Ein Konzert, eine Talkshow oder eine Party steht und fällt mit der Stimmung. Ob die immer aufkommt, lässt sich aber schwer vorhersagen. Wer als Veranstalter nichts dem Zufall überlassen will, kann Stimmungsmacher, sogenannte Claqueure, engagieren.

Von Sebastian Witte | 19.03.2013
    Joel Aufterbeck sitzt an einem Freitagabend in seiner Kölner Studentenwohnung. Aus den Boxen klingt Led Zeppelin. Obwohl er Rockfan ist, sieht er sich heute mit seinen Freunden die Show eines Schlagerkünstlers an. Diese Musik mag er eigentlich überhaupt nicht. Aber er geht auch nicht nur zum reinen Vergnügen zu diesem Konzert.
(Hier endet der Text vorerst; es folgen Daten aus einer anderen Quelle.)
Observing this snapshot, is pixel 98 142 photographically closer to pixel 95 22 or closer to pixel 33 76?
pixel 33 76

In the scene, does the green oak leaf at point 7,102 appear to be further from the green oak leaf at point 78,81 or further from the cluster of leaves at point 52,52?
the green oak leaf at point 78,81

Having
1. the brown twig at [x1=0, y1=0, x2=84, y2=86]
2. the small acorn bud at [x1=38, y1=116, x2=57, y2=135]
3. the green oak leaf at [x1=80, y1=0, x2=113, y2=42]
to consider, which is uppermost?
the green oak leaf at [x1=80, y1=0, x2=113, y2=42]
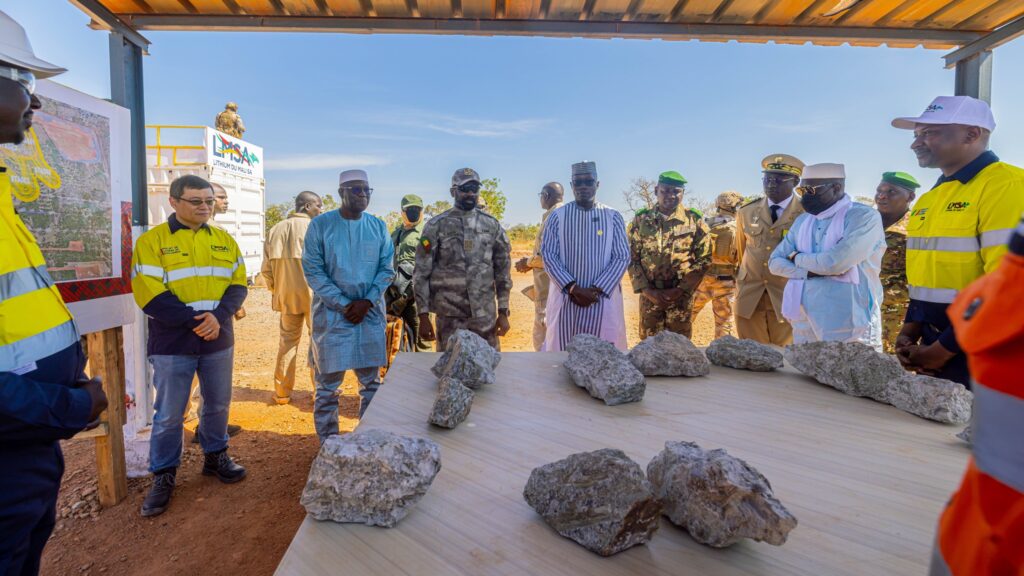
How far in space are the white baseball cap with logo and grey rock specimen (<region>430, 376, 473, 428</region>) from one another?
2495mm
    "Heute Abend werde ich als Claqueur arbeiten! Es erwartet mich schlechte Musik, aber ich glaube auch eine ganze Menge Spaß, weil ich mit meinen Freunden dahin gehe und wir einfach versuchen, das Beste da rauszuholen."
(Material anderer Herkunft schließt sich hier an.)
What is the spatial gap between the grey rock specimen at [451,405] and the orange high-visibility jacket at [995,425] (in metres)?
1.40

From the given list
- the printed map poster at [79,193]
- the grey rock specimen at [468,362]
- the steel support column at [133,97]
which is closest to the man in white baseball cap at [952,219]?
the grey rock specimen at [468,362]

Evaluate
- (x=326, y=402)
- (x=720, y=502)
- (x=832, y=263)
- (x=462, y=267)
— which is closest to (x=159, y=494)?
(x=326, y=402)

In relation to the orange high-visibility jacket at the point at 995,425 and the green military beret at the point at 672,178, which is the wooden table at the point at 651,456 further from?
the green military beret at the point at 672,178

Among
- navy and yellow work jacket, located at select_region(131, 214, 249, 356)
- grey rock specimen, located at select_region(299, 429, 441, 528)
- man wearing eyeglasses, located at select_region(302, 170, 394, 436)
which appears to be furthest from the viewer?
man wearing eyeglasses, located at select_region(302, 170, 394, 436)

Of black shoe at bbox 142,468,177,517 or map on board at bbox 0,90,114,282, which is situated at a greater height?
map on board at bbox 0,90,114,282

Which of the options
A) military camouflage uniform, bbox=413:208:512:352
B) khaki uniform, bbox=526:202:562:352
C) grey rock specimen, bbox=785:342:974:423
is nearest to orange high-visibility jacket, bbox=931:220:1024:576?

    Als Claqueur soll Joel auf Veranstaltungen jubeln und klatschen, aber auch im richtigen Moment Stillschweigen bewahren. Keiner soll wissen, dass er gemietet wurde, um das Konzert zu besuchen. Wenn das raus käme, wäre der Ruf der Veranstaltung und des Künstlers ruiniert. Wessen Auftritt sich Joel ansieht, darf er deshalb nicht verraten. Das steht in seinem Arbeitsvertrag. Auch sein Auftraggeber bleibt geheim.
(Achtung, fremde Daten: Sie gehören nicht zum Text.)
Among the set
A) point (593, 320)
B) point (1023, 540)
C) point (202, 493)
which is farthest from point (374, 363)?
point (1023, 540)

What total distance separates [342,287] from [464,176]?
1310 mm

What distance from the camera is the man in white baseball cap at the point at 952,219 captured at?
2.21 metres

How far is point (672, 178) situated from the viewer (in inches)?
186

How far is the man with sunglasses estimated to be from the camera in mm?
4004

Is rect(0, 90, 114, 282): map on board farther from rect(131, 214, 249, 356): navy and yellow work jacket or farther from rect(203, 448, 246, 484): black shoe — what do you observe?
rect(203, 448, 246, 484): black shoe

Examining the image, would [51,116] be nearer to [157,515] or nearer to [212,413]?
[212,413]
    "Es ist ja entweder so, dass der Künstler nicht weiß, dass seine Fans gekauft sind. Oder es ist so, dass der Künstler davon weiß, aber nicht möchte, dass es an die Öffentlichkeit gerät, weil es natürlich ein bisschen unangenehm ist."

    Dabei stört es Joel kein bisschen, dass er als Fan von harter Gitarrenmusik, auf einem Schlagerkonzert klatscht.

    "Ich gehe auch für Geld ins Büro! Ich bin Student und brauche Geld, und das ist immerhin ein lustiger Job, der nicht langweilig ist. Es soll ja nicht erfüllend sein."

    Claqueure wie Joel werden von Veranstaltern nicht nur für Konzerte gemietet. Auch auf Messen, Firmenevents, Flash Mobs oder Partys sorgen sie für Stimmung. Eine Agentur, die dafür Leute bereitstellt, ist "Rent A Fan" aus Bayern. Seit der Gründung vor rund zehn Jahren haben sich schon über 6000 Leute als Fans angemeldet. Im deutschsprachigen Raum schickt "Rent A Fan" diese Claqueure auf etwa 20 Veranstaltungen pro Jahr. Auch die Auftraggeber melden sich über das Internet bei Klaus Bernhard, dem Chef von "Rent A Fan".

    "Als Erstes kommt immer erst mal eine E-Mail-Anfrage. Dann sagen wir dem Kunden, dass wir unbedingt miteinander sprechen müssen, damit wir genau wissen, was er will. Dann wird ein Angebot erstellt, und dann fangen wir an, unsere Datenbank zu durchkramen für Leute, die dafür infrage kommen."

    Der "Rent A Fan"-Chef ist bei allen Aufträgen selber mit dabei. Mal geht er mit zehn Fans auf ein Konzert und mal werden 200 Klatscher für einen Flash Mob eingeladen.

    "Der Auftraggeber bekommt auch gar nicht mit, wer jetzt Claqueur ist und wer nicht. Wir statten unsere Leute ja nicht mit roter Nase aus!"

    Ein Event kann von den Stimmungsmachern enorm profitieren. Dem Veranstalter, dem Künstler und dem Publikum wird suggeriert, an einem erfolgreichen Event teilgenommen zu haben.

    "Ich sehe das nicht als Betrug. Ich sehe das als Marketinginstrument. Wenn ich mir abends die Werbung ansehe, wird mir so viel Unwahrheit vorgegaukelt. In dem Fall ist es ja so, dass das vorhandene Publikum noch mehr mitgeht, noch mehr klatscht!"

    Klaus Bernhard schickt Claqueure zu jeder Art von Veranstaltung. Auch eine Beerdigung war schon mal dabei. Dort musste der gemietete Gast natürlich nicht klatschen und jubeln, sondern Anteilnahme zeigen. Die gespielte Echtheit hat aber auch für Klaus Bernhard Grenzen: Anfragen für politische Veranstaltungen lehnt er ab.

    "Generell machen wir keine politische Meinungsbildung. Von uns wird es keine bezahlten Demonstranten geben. Ein Produkt zu verkaufen ist was anderes, als eine Meinung zu verkaufen. Ich bin mir auch sicher, dass wir nicht einen Fan dafür finden würden. Auch bei uns zählt ein bisschen freie Meinungsbildung!"

    Joel und seine Freunde brechen auf. Der Schlagersänger ruft. Vor Ort werden sie Trillerpfeifen bekommen, um Stimmung zu machen. Es soll alles real wirken, wenn sie vor der Bühne stehen und applaudieren.

    "Man wird ja dafür bezahlt, möglichst echt und authentisch rüber zu kommen. In der perfekten Welt kann ich echte von gekauften Fans nicht unterscheiden."